Citizen Girl by Emma McLaughlin and Nicola Kraus

photo of 5 yellow stars on a pink and blue background

This book chronicles the working escapades of Girl – unnamed because I am assuming the authors want us to know that she could be anybody, i.e., you and me.

We follow her after graduation from college, subsisting in the Big Apple, and falling into the unemployed life predestined for us liberal arts geeks.

We briefly meet her loopy, left-wing family and then follow her attempts to attain a job that would not impugn her ideals.

While the storytelling was fast-paced, it was maybe a little too much.

The authors sacrifice entire blocks of time for the delivery speed of the novel; however, this is Girl’s story, so it’s a nod to how she sees things differently from others.

I stopped to think of my own experience in the corporate world as well, and it truly is this way.

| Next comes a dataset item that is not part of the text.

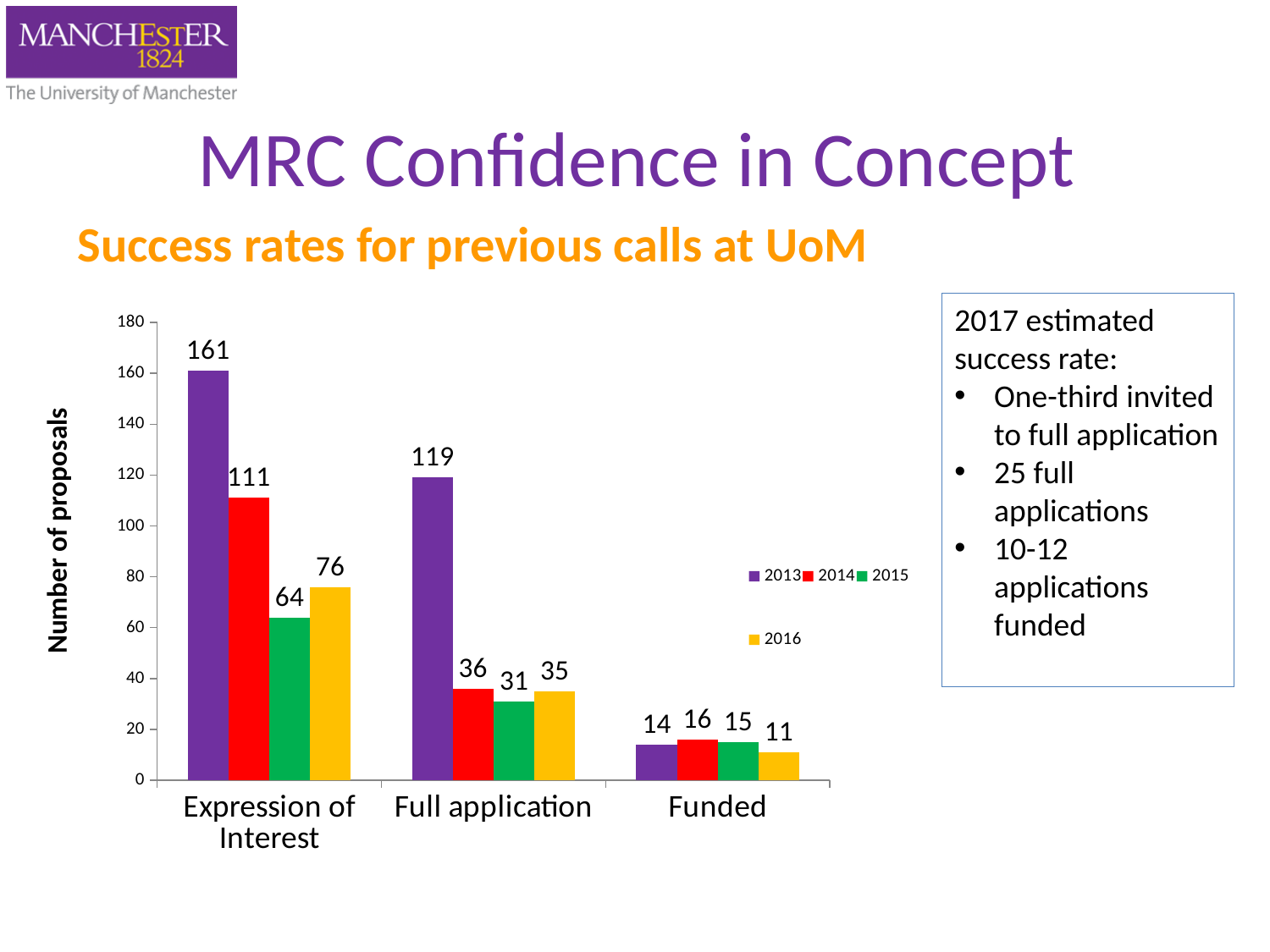
Which year has the lowest value in the Funded category? 2016 How many series does the legend list? 4 Is the value for 2016 in the Expression of Interest category greater or less than 60? greater How many categories are shown on the x axis? 3 What is the difference between the 2013 and 2014 values in the Expression of Interest category? 50 What is the value for 2016 in the Full application category? 35 What is the value for 2014 in the Funded category? 16 Which year has the highest value in the Expression of Interest category? 2013 What is the value for 2013 in the Expression of Interest category? 161 What kind of chart is shown on the slide? bar chart What is the label of the y axis? Number of proposals Which is larger in the Full application category: the 2014 value or the 2015 value? 2014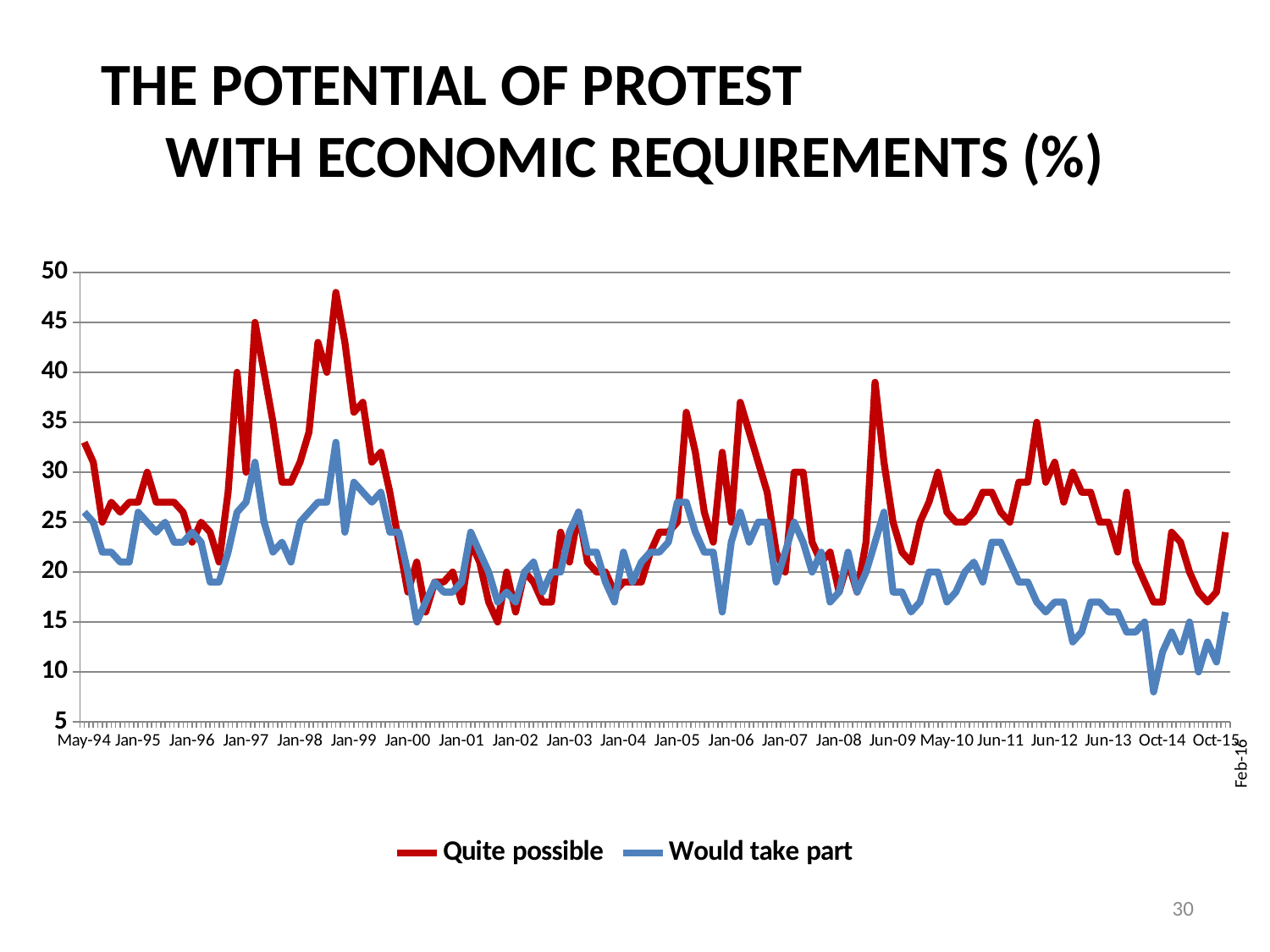
Does the 'Would take part' series generally rise or fall between Jun-11 and Oct-14? fall Is the lowest value of the 'Would take part' series, near Oct-14, greater or less than 10? less What kind of chart is shown on the slide? line chart Which colour is used for the 'Would take part' series? blue How many series does the legend list? 2 Is the peak value of the 'Would take part' series around Jan-99 greater or less than 30? greater Is the peak value of the 'Quite possible' series around Jan-99 greater or less than 45? greater What are the two series named in the legend? Quite possible; Would take part Around Jan-97, which series has the higher value, 'Quite possible' or 'Would take part'? Quite possible Which series reaches the highest value anywhere on the chart? Quite possible Does the 'Quite possible' series rise or fall between Jan-99 and Jan-00? fall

Everything moves fast or slow.

Almost always, something is never explicitly stated; we must take what they don’t say to be the truth.

book cover of Citizen Girl
book cover of Citizen Girl

After meeting Guy at a networking event, she lands a job at My Company, Inc.

Of course, she’s unsure of the expectations of the role.

Still, she dives in with some difficulty, relying on her acquired knowledge to help My Company by wooing Ms. magazine and later, Bovary, a lingerie company.

And before she can turn around or even make sense of what she’s doing, she’s made Vice-President.

I thought that was sort of random.

Her ballsiness got her hired, and the expectation was to give a feminist slant to My Company Inc’s end goal.

It’s not even clear to her or the readers what their end goal is until the third half of the book.

Her relationship with Buster seemed a little tacked on too.

It seems to me that a girl with so much on her plate wouldn’t be willing to make a relationship with Buster – a video game engineer – work right then.

But, then, that’s what sets me apart from Girl.

I’d instead be working in video games myself!

Furthermore, this book reinforces the idea that we should never meet our heroes.

Julia Gilman’s character arc starts well.

Girl needs an unbiased mentor to guide her because Guy certainly isn’t until the third half of the book that you go, “Really Julia? Really?”

Money is everything, and Julia – let alone My Company Inc – drives that home.

I’m not going to discuss the naming scheme given to certain characters.

They’re obvious, and people talk about it in all the other reviews.

This story’s moral is feminist liberal arts majors have no business in the corporate environment.

I enjoyed the book but felt something was missing.